À sa création, il y a un an, un des objectifs de l’Appel des appels était de « ne pas rester dans un débat d’universitaires », qu’en est-il aujourd’hui ?

Ce que nous dénonçons via l’Appel n’est pas un problème propre au petit monde universitaire. Partout, c’est la même plainte de professionnels qui souffrent de devoir se convertir à la religion néolibérale, alors même que l’on assiste, avec la crise, à l’écroulement de ce système qui a révélé sa toxicité et son immoralité… Dans les réunions que nous organisons dans toute la France depuis un an, on sent d’ailleurs qu’il y a une demande forte de tous les professionnels et même des chômeurs. L’Appel repose sur une logique transversale, qui refuse le clivage entre les classes sociales ou les générations. C’est un réseau fraternel et amical qui permet d’essayer par le dialogue avec l’autre de se « décoloniser » soi-même de la civilisation actuelle. En tant que laboratoire d’idées et d’actions, nous répondons aux attentes frustrées auxquelles n’ont pas toujours su répondre les syndicats ou les partis politiques.

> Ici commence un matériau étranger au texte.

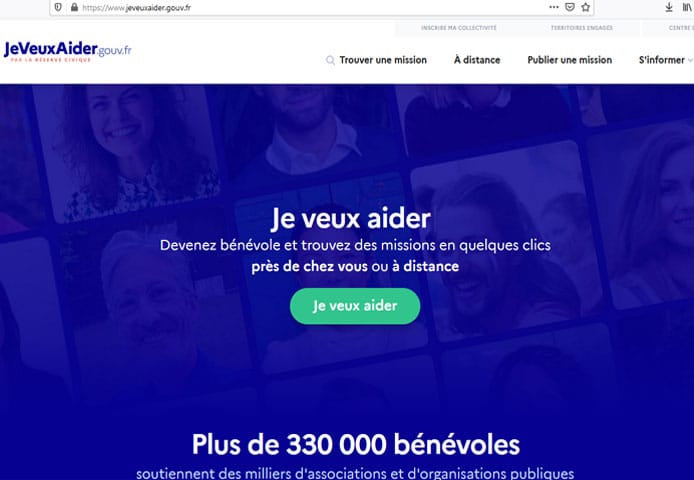 Trouvez une mission de bénévolat !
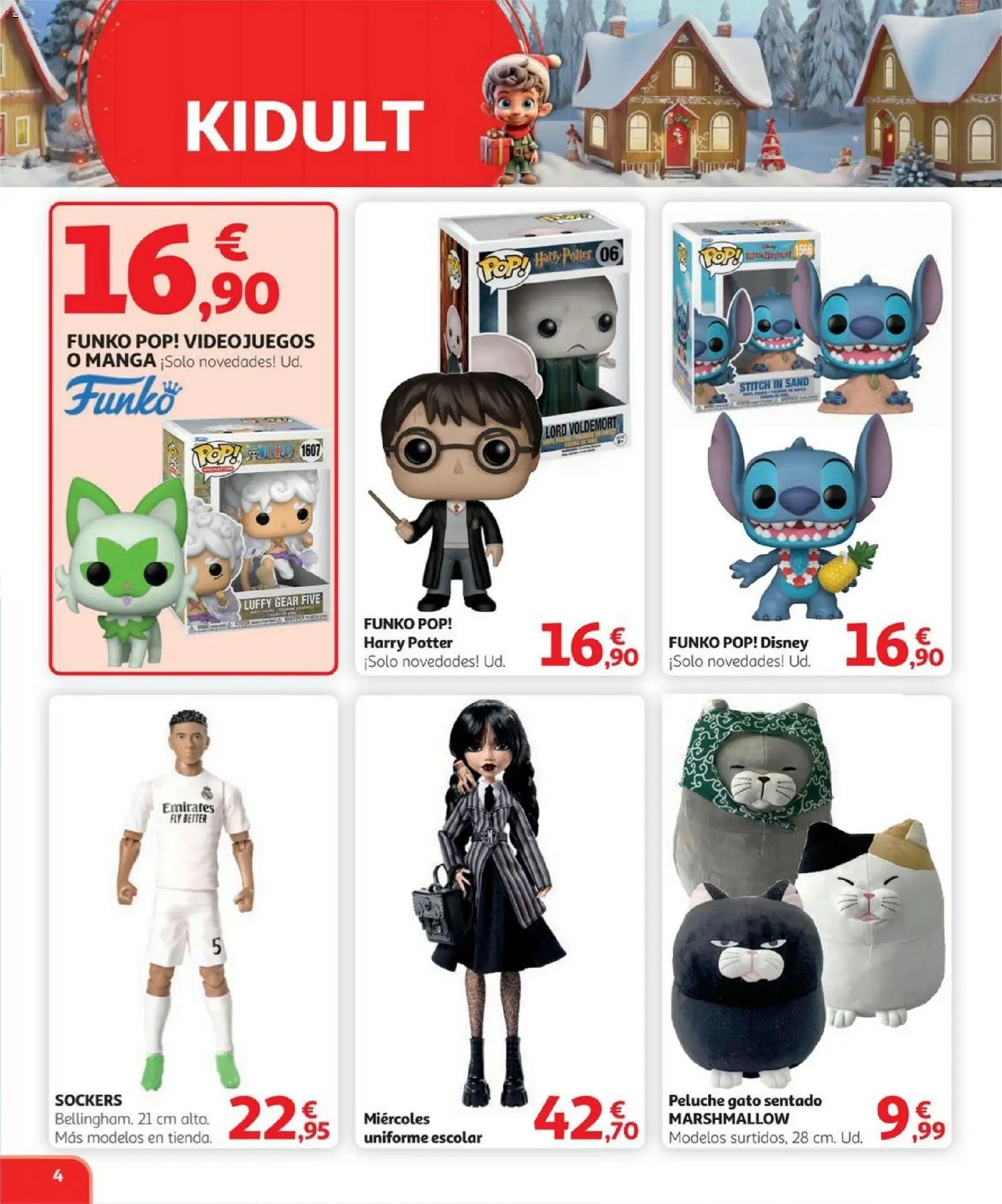 Alcampo - Juguetes HP - Página de 4 - Válido desde 03/11/2025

Justement, quel regard ces instances portent-elles sur le mouvement ?

Le Parti de gauche ou les communistes, qui essaient de se déprendre de leur méfiance traditionnelle envers les intellectuels et la petite bourgeoisie, nous invitent à certains de leurs rassemblements. Le PS apparaît plus frileux à notre égard, peut-être parce que nous lui renvoyons en miroir son erreur d’avoir épousé les valeurs de l’économie néolibérale au nom d’un prétendu principe de réalité – or, l’économie libérale est une norme, pas la réalité ! Mais nous voulons discuter avec tout le monde. Au printemps, nous organiserons ainsi un colloque sur le thème de l’évaluation avec, notamment, la CFDT, la CGT et Solidaires.
Dans l’idée de proposer des alternatives concrètes ?
Avant de proposer des alternatives – ce qui ne se fera pas en un jour ! –, il faut passer par une phase de « mélancolisation » où l’on prend conscience de la vacuité de cette civilisation. Il faut donc en premier lieu penser nos actions. C’est pourquoi nous nous sommes constitués en association. Le livre que nous publions marque une autre étape forte : il est un support de réflexion pour nos comités locaux et les rencontres que nous organisons en région. Le site Internet doit également devenir un véritable lieu d’échange et pas seulement un outil de visibilité. Enfin, nous commençons à développer des liens avec les autres pays d’Europe et d’ailleurs. Des contacts ont d’ores et déjà été pris en Belgique et en Suisse. Il semble que le malaise soit tout aussi palpable là-bas.

[^2]: Exilés de l’intime, Roland Gori et Marie-José Del Volgo, Denoël, 2008, 344 p., 22 euros.